My Nominatim version is 4.4.0

class NewEntryActions:

    @classmethod
    async def create_new_entry(cls, data):
        filename = f'{uuid4()}.osm.xml'

        with osmium.SimpleWriter(filename) as writer:
            if isinstance(data, list):
                for entry in data:
                    writer.add_node(await cls.populate_entry(entry))
            else:
                writer.add_node(await cls.populate_entry(data))

        return {
            "status": 200,
            "filename": filename
        }


    @classmethod
    async def populate_entry(cls, data):
        return osmium.osm.mutable.Node(
            timestamp = datetime.now(timezone.utc).strftime('%Y-%m-%dT%H:%M:%SZ'),
            id = 123456789999,
            uid = 1234,
            changeset = 7563,
            user = data.user,
            version = data.version,    # default 1
            tags = cls.set_tags(data),
            location = (data.lat, data.lon),    # default (0, 0)
            visible = True,
            # category = data.category,   # default "place"
            # type = data.addresstype    #default "apartment"   
        )

    @staticmethod
    def set_tags(data):
        tagList = []
        for key, value in data.dict().items():
            if key in ['road', 'housenumber', 'city', 'state', 'postcode', 'country']:
                tagList.append(osmium.osm.Tag(f"addr:{key}", str(value)))
        return tagList

Nominatim is first and foremost a geocoder for OSM data. That comes with a couple of assumptions. The most relevant here is, that Nominatim not only saves address points but also has the information for cities and streets in its database. It then uses this assumption to optimise for space by not saving the full information on each address point but using most of the information from its attached street instead.

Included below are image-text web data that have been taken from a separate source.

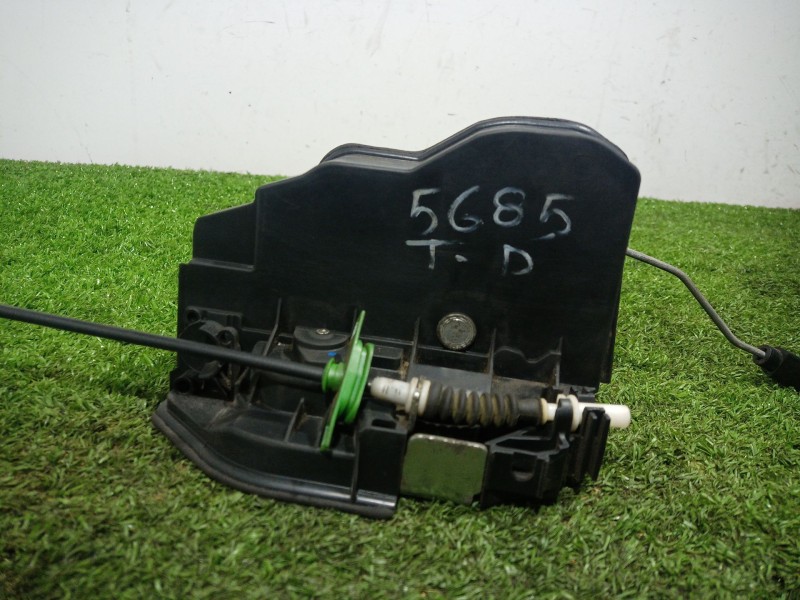 Recambio de cerradura puerta trasera derecha para bmw x3 (f25) xdrive 20 d referencia OEM IAM 7229460 7229460 A053702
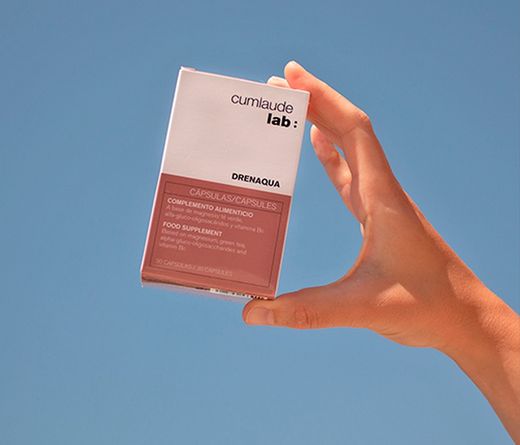 Cumlaude Drenaqua 30 Capsules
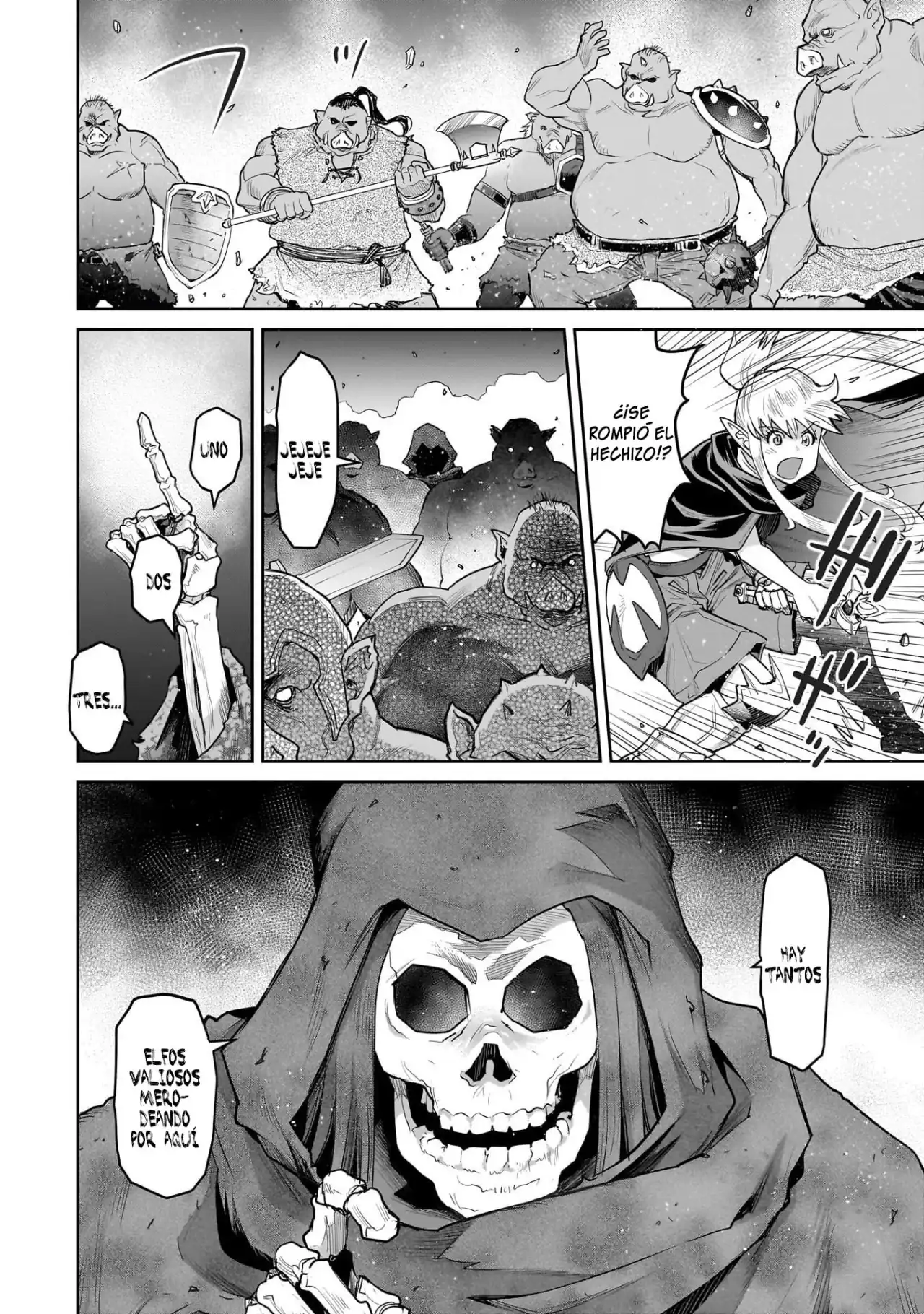 Página 27 — Orc with child Capítulo 1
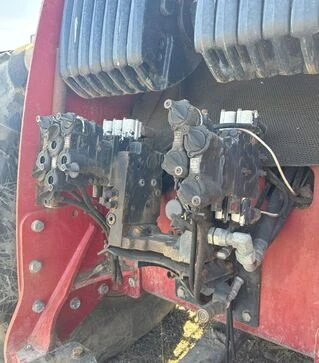 Трактор Case IH Staiger 535, 2008 р.в, б/в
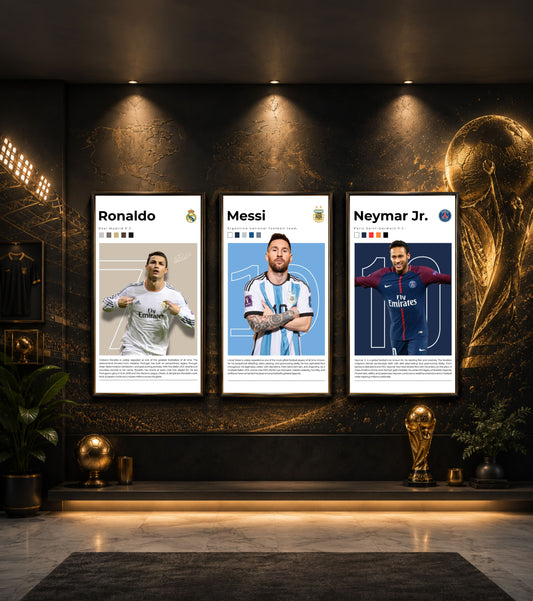Legends of the Game
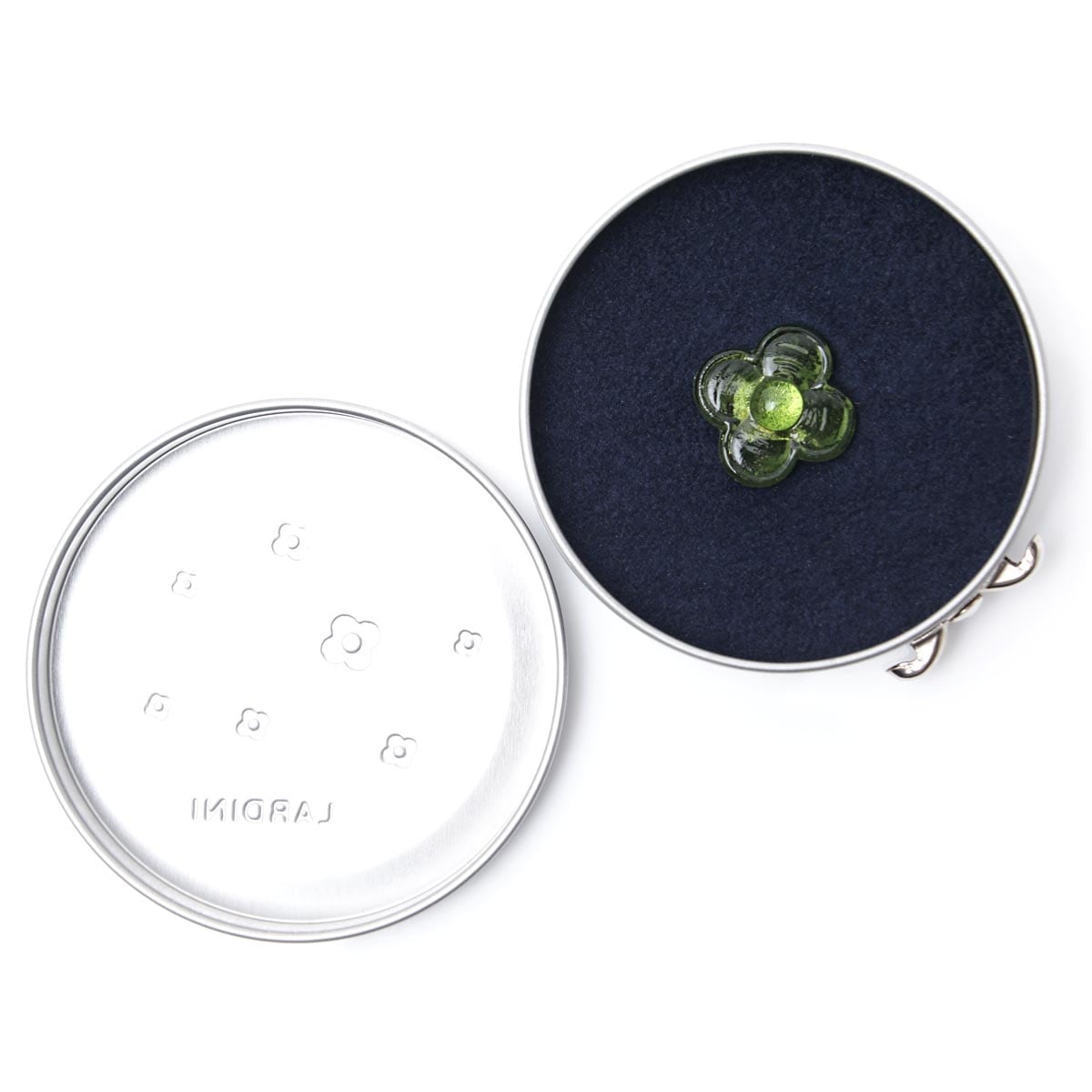 LARDINI ラルディーニ ブートニエール メンズ | メンズ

This has some consequences for sneaking in additional external data. One of them is that when you have a street address (btw the tag is addr:street not addr:road), then there must be an object of a street with the same name in the database already. If there isn’t one, then Nominatim will simply find the closest street and use that as reference. The result is that your housenumber cannot be found under the addr:street, you put in. You can ,to some extend, work around that by using addr:place instead of addr:street but that would be a very evil hack and no guarantees that it doesn’t have strange side effects.

The question about supporting external data sets in Nominatim comes up now and then and I’m not opposed to making that possible. However, it is not one of the core needs of the OSM mapping community (of which there are many) and therefore is unlikely to make it ever on top of the TODO list unless somebody pays for the development.